The Askin–Cutler ministry (1965–1968) or First Askin ministry was the 62nd ministry of the New South Wales Government, and was led by the 32nd Premier, Bob Askin, of the Liberal Party in coalition with the Country Party, led by Charles Cutler. The ministry was the first occasion in the history of Government in New South Wales that the Liberal and Country Party formed a coalition in government. It was also the first of six occasions when Askin was Premier; and when Cutler was Deputy Premier.

Background
Askin was elected to the New South Wales Legislative Assembly in 1950 and served continuously up until 1975, representing variously the seats of Collaroy and Pittwater. Rising through the Liberal Party ranks, Askin served as Deputy Leader from 1954 until he was elected Leader of the NSW Liberal Party and Leader of the NSW Opposition, following the defeat of the Morton/Hughes–led coalition by Cahill's Labor at the 1959 election. Cutler was elected to the NSW Legislative Assembly in 1947 and served continuously up until 1975, representing the seat of Orange. Elected Deputy Leader of the Country Party in 1958 and, like Askin, Cutler was elected as leader of his party following the 1959 state election, replacing Davis Hughes. The Askin/Cutler–led Liberal/Country coalition was defeated at the 1962 election by Labor's Bob Heffron. In April 1964 Jack Renshaw replaced Heffron as Leader of the Labor Party and became Premier. Twelve months later, Renshaw called an election held on 13 May 1965; however after 24 years of consecutive Labor governments, Askin and Cutler led the coalition to government at the 1965 state election.

────

§ **STATED PROBLEM 1**:
Answer these questions from the passage on the Askin–Cutler ministry:
(a) Which party did Charles Cutler lead?
(b) Which seat did Cutler represent in the Legislative Assembly?
(c) On what date was the election called by Renshaw held?

[Data items]
────

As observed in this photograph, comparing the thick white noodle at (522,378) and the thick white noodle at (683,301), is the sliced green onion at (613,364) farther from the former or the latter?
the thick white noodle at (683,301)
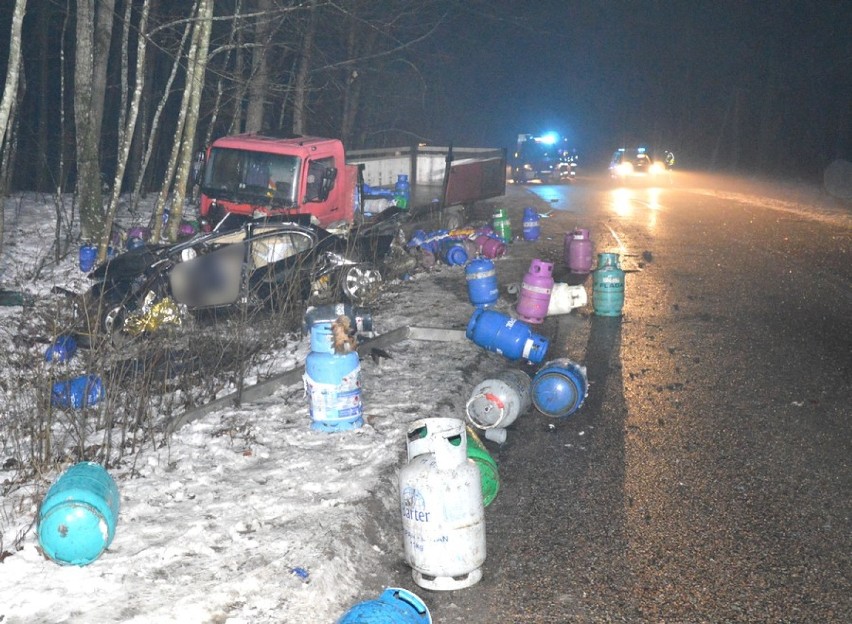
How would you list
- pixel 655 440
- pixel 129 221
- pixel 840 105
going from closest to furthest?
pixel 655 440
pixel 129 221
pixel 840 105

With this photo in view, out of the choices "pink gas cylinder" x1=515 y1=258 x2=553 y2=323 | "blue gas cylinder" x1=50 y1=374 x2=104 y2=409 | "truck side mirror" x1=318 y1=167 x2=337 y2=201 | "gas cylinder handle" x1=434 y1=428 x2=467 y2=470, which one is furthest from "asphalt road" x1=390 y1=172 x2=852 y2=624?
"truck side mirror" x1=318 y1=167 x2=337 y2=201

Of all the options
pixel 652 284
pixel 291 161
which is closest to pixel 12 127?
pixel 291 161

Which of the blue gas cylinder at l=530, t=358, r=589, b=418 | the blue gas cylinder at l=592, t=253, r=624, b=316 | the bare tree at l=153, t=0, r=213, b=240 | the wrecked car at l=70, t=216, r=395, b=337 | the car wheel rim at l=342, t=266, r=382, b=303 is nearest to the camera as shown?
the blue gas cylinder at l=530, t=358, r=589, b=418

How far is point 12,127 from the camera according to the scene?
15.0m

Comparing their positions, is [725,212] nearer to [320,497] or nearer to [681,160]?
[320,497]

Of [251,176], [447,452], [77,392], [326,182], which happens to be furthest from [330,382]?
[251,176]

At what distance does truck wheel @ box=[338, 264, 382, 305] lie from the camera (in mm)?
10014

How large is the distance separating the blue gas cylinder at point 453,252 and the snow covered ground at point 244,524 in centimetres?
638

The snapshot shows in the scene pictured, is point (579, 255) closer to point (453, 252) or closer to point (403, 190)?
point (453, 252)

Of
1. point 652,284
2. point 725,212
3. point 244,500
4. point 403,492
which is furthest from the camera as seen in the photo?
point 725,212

────

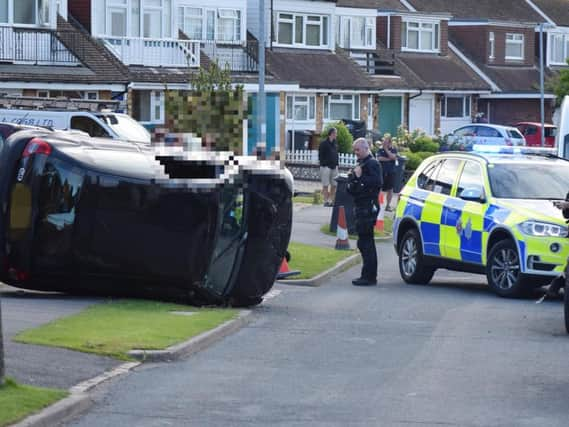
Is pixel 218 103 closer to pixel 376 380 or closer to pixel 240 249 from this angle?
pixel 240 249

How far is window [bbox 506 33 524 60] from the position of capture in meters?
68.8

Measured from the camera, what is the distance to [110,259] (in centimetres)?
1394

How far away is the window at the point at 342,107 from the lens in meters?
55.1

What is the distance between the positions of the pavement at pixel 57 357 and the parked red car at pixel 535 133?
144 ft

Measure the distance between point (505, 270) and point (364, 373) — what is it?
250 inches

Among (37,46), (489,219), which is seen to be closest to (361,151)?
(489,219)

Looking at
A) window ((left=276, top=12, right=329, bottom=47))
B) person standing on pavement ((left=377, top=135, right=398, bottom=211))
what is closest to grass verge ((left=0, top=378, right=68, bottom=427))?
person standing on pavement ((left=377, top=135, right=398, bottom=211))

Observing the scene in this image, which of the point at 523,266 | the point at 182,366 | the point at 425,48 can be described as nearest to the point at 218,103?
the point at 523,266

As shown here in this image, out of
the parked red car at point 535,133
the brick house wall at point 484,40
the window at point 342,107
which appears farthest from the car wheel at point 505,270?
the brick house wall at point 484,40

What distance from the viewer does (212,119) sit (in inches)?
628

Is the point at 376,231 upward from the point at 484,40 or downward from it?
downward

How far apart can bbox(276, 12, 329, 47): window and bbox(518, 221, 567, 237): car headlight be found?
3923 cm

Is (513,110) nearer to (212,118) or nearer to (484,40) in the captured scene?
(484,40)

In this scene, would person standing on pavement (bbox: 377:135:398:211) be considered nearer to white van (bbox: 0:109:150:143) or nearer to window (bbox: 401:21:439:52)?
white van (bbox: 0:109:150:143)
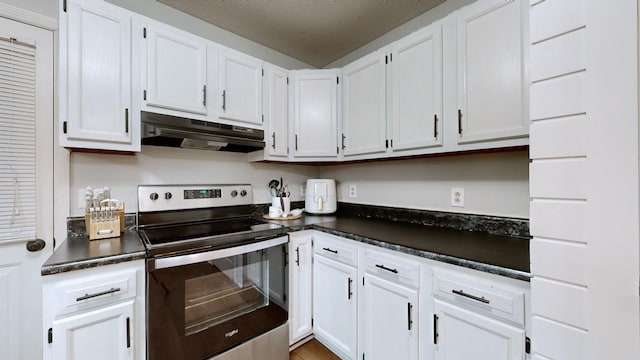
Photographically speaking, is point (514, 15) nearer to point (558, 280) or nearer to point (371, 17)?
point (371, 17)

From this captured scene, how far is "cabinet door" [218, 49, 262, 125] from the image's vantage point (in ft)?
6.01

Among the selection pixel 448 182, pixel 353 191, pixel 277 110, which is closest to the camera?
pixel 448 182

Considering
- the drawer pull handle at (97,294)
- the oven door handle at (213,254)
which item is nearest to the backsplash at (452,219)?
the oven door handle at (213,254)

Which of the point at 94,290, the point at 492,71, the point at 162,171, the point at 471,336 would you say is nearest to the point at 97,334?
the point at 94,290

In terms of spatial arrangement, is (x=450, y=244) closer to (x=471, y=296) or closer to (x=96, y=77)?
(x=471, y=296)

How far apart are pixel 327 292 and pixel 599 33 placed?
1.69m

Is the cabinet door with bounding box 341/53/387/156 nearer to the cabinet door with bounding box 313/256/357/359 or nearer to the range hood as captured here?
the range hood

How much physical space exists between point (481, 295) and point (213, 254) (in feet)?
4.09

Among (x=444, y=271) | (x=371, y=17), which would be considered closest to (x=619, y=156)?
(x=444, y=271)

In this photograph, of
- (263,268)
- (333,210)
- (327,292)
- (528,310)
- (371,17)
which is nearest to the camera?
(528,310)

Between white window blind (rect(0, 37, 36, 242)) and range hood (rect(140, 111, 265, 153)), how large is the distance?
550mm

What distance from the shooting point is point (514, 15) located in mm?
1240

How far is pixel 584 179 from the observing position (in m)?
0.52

────

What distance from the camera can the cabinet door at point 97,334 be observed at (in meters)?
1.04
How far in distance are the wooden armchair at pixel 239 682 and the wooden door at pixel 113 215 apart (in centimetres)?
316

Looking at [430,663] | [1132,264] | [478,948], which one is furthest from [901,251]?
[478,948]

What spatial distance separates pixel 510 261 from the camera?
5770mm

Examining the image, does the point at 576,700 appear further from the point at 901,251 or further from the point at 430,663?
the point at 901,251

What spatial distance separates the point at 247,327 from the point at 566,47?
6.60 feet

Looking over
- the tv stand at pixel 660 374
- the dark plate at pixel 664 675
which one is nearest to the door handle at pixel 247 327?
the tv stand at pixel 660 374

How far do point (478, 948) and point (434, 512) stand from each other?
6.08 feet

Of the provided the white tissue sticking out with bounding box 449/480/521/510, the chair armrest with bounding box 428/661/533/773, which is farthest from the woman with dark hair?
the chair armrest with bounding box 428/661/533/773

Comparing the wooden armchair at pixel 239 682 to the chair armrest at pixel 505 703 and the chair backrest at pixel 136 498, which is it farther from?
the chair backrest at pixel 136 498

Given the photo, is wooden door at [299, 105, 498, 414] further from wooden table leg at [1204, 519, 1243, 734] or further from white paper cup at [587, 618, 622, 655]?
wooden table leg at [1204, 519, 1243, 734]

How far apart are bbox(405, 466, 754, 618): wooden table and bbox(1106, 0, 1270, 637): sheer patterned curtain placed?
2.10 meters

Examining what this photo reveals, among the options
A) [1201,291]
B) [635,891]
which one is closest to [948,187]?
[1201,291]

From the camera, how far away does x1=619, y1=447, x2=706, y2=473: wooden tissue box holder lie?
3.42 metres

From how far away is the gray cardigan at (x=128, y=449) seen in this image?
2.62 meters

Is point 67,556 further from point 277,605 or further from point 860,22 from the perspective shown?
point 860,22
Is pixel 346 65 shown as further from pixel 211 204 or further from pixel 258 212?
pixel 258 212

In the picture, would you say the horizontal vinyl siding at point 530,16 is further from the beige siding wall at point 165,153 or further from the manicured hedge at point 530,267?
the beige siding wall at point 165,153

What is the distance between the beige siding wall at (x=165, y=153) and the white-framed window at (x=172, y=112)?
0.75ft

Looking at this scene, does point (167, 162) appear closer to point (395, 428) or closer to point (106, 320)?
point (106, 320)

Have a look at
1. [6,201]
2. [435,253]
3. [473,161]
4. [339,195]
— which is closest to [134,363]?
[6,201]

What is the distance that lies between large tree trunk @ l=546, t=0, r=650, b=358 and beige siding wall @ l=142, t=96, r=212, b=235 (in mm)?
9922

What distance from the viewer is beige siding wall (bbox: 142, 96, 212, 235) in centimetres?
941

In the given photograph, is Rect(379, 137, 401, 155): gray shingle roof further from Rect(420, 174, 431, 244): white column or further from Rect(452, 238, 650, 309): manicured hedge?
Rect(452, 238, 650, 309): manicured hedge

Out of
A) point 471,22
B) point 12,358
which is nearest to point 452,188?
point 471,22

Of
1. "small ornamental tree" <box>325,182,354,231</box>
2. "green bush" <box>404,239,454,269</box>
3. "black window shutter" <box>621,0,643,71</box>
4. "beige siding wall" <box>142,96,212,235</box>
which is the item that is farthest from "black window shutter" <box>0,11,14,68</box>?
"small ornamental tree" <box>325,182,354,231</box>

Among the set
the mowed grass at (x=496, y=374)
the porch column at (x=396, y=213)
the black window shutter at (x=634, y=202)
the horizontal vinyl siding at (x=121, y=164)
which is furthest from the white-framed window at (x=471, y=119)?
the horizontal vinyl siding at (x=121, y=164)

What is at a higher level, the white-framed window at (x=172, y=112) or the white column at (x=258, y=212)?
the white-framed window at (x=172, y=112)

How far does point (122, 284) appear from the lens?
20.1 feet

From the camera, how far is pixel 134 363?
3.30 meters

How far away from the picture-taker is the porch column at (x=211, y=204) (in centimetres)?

────

§ **STATED PROBLEM 2**:
How many lines of the data items contain the string "porch"? Case counts, and only the number should be given.

§ **WRITTEN SOLUTION 1**:
(a) The Country Party
(b) Orange
(c) 13 May 1965

§ **WRITTEN SOLUTION 2**:
2